• BLOC DE TEXTE
Les F-16 promis à Kiev ne devraient pas être prêts d’ici l’été 2024; Une rumeur sur un don de Mirage 2000 enfle

En mai, peu avant le sommet du G7 à Hiroshima [Japon], le président américain, Joe Biden, a fini par donner son accord au don à l’Ukraine de chasseurs-bombardiers F-16 par une « coalition » de pays européens, comprenant notamment les Pays-Bas, le Danemark, la Pologne et la Belgique [*].

Cependant, convaincre Washington n’aura pas été le plus difficile, d’autant plus que Kiev a donné l’assurance que de tels appareils ne seraient pas utilisés pour mener des frappes en Russie. En effet, il ne suffit pas de livrer des F-16 pour que ceux-ci soient opérationnels dans les plus brefs délais. Pour cela, il faut former non seulement des pilotes ukrainiens jusqu’alors habitués aux commandes d’avions de combat de facture soviétique mais aussi les techniciens au sol, sans lesquels aucune mission n’est possible.

Peu avant le feu vert donné par M. Biden Yahoo News s’était fait l’écho d’une note de l’US Air Force, selon laquelle il suffirait de seulement quatre mois à des pilotes ukrainiens chevronnés pour s’approprier le F-16 et son système d’armes. Mais seulement pour des « tâches minimales », c’est à dire que les procédures relatives au ravitaillement en vol ou encore à l’appui aérien rapproché ne leur avaient pas été enseignées. En outre, rien n’avait été dit au sujet de la formation des techniciens au sol, ainsi que sur la chaîne logistique et les infrastructures à mettre en place pour utiliser ce type d’avion.

• MATÉRIEL
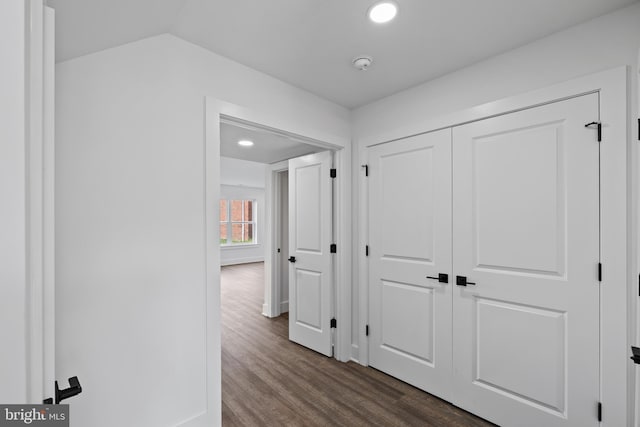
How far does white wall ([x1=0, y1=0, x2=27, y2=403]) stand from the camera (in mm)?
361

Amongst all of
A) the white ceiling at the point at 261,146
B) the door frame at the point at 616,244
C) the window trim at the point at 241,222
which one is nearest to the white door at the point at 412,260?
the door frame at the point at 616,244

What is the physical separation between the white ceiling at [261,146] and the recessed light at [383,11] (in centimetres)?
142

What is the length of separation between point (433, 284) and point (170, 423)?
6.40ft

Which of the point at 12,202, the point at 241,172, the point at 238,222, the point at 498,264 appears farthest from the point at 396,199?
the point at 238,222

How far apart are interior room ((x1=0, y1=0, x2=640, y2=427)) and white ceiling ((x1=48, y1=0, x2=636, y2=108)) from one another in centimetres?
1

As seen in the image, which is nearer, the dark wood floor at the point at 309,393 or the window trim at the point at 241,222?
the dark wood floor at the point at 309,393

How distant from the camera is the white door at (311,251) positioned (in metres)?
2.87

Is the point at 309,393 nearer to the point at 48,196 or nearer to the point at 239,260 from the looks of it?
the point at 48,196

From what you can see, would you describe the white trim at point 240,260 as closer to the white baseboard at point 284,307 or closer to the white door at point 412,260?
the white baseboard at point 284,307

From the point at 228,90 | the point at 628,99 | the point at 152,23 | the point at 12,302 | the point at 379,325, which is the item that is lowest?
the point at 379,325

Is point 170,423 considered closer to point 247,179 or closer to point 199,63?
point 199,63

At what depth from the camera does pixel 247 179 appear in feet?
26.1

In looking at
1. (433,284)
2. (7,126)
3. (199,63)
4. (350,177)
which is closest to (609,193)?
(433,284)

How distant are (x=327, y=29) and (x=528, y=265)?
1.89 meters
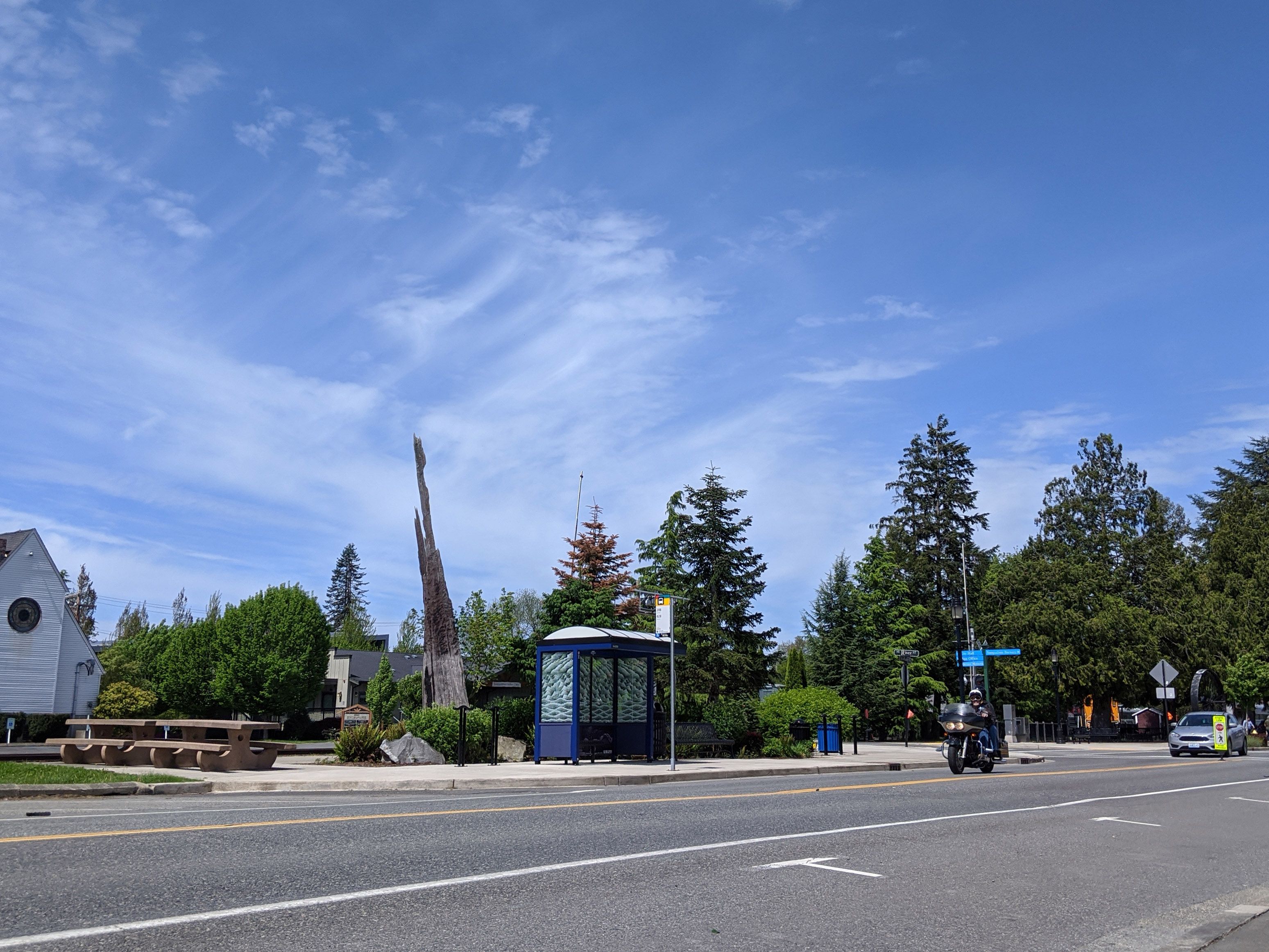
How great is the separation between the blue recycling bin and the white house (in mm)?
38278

* * *

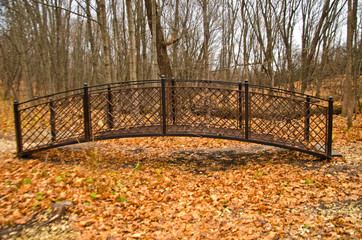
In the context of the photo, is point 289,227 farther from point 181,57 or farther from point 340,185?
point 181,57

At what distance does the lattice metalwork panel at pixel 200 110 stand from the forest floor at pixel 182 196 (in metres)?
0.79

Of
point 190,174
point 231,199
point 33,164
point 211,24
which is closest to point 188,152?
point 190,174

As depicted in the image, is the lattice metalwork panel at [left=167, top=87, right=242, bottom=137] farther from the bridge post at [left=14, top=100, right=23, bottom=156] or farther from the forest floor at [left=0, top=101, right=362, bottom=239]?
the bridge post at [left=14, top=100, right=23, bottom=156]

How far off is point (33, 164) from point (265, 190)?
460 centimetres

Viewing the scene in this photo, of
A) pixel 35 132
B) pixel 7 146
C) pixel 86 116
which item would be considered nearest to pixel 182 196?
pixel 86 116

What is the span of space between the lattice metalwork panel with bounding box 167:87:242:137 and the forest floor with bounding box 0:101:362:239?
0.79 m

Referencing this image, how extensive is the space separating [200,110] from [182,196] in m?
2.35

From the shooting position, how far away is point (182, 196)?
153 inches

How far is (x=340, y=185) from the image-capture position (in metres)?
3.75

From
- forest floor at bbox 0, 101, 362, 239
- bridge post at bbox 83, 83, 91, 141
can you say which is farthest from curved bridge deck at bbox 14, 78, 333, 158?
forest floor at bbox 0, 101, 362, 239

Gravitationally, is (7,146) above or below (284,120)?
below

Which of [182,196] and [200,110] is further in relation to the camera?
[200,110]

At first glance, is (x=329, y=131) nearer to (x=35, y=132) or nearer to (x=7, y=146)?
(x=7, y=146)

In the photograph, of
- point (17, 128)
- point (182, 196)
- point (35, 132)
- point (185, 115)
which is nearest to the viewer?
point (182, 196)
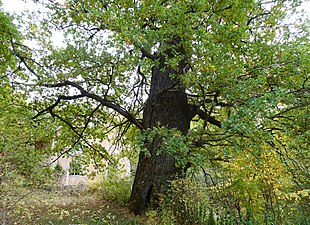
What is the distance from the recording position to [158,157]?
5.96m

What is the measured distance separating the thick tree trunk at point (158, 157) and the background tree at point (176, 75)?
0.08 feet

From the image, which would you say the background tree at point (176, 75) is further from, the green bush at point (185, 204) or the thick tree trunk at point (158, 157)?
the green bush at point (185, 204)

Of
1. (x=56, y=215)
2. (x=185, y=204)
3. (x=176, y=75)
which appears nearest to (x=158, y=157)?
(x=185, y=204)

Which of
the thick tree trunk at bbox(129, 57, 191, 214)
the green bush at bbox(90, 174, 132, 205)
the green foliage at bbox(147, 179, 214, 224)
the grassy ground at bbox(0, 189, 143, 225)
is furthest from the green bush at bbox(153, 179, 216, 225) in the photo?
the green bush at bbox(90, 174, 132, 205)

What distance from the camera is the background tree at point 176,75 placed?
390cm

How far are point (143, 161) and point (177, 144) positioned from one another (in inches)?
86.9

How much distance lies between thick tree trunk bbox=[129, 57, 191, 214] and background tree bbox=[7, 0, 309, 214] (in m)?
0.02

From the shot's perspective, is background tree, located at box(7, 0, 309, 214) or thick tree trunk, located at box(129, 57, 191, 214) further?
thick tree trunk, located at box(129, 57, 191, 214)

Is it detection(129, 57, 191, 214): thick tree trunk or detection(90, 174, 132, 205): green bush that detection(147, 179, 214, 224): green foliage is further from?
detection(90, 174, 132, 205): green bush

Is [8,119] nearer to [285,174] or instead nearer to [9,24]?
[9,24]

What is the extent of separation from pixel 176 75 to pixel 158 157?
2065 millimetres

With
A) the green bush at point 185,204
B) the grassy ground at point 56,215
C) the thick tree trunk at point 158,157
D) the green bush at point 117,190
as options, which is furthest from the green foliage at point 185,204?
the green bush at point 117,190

...

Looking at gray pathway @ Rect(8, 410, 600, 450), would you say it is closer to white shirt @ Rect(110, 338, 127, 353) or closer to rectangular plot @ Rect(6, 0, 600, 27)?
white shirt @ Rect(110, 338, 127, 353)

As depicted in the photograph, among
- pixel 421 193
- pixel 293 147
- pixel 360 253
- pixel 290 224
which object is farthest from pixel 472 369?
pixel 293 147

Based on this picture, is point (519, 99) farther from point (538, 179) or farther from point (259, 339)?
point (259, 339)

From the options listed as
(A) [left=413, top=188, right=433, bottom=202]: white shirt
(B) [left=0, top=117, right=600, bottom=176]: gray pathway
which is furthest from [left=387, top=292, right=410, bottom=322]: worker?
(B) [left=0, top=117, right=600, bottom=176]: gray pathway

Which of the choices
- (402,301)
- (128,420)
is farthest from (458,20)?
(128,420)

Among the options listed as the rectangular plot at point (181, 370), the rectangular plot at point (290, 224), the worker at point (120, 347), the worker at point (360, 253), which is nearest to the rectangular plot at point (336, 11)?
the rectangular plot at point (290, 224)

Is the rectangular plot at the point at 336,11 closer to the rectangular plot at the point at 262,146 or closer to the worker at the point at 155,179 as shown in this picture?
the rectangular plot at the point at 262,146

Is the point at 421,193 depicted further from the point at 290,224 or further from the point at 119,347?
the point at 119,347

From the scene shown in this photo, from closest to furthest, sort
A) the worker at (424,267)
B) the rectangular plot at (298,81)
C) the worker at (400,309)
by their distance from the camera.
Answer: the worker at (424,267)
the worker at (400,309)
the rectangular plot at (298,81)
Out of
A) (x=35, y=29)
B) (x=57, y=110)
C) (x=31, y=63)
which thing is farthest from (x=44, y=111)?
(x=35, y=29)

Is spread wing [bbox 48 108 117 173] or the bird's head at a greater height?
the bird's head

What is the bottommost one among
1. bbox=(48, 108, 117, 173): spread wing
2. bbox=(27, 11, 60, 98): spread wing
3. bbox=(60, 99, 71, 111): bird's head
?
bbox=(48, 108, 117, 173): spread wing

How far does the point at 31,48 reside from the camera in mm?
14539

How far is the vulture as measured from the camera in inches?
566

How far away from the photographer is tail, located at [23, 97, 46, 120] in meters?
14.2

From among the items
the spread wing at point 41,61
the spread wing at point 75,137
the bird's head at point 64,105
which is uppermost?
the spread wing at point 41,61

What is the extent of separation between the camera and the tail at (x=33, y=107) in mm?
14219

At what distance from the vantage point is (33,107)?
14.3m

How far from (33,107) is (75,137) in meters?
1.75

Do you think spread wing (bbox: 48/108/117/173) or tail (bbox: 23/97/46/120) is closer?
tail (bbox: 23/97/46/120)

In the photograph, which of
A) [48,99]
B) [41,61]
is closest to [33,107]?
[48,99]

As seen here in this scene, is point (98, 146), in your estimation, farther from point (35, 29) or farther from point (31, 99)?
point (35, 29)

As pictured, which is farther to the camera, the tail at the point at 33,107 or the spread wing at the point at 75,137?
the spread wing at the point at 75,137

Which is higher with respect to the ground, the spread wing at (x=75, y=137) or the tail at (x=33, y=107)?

• TÂCHES À RÉALISER
1. D'après le texte sur les F-16 promis à Kiev, combien de temps suffirait-il à des pilotes ukrainiens chevronnés pour s'approprier le F-16 et son système d'armes selon la note de l'US Air Force ?
2. Rédigez la suite du texte sur les F-16 promis à Kiev en commençant après sa dernière phrase.

• RÉSULTATS DE L'EXERCICE
1. Seulement quatre mois, mais uniquement pour des « tâches minimales ».

2.
En juillet, lors du sommet de l’Otan tenu à Vilnius [Lituanie], les pays formant la « coalition F-16 pour l’Ukraine » ont annoncé que l’entraînement des pilotes ukrainiens débuterait sans tarder au Danemark et qu’un centre de formation serait créé en Roumanie pour la suite des opérations. « Nous savons à quel point la défense aérienne est importante et nous commencerons très bientôt », avait alors insisté Kajsa Ollongren, la ministre néerlandaise de la Défense.

Seulement, ce plan s’avère plus compliqué à mettre en oeuvre que prévu, comme vient de le révéler le Washington Post [édition du 11 août]. Et il apparaît que les premiers pilotes ukrainiens de F-16 ne devraient pas être opérationnels d’ici l’été 2024, en raison de plusieurs obstacles.

Le premier est linguistique. Sur les trente-deux pilotes ukrainiens pressentis pour prendre les commandes d’un F-16, seuls huit ont démontré qu’ils maîtrisaient la langue anglaise pour apprendre à piloter l’appareil américain. Mais pas encore assez pour s’approprier les termes techniques.

Aussi, ces pilotes ukrainiens doivent suivre un stage de quatre mois au Royaume-Uni pour parfaire leurs connaissances. Et, finalement, ils ne pourront se familiariser avec le F-16 qu’à partir de janvier prochain. Ce qui devrait prendre six mois de plus.

En outre, comme la force aérienne ukrainienne ne peut que difficilement se passer de ses pilotes les plus expérimentés, la formation de ceux qu’elle destinera à piloter des F-16 prendra plus de temps… étant donné qu’ils auront plus à apprendre. Et, comme l’a indiqué un porte-parole du ministère néerlandais de la Défense au Washington Post, un autre problème est la pénurie d’instructeurs au sein des pays de la « coalition F-16 ». Et pour cause : la plupart d’entre-eux sont en train de mettre progressivement en service des F-35A.

Sur ce point, le porte-parole du Conseil de la sécurité nationale américain, John Kirby, a indiqué que la formation des pilotes ukrainiens pourrait finalement se faire aux États-Unis.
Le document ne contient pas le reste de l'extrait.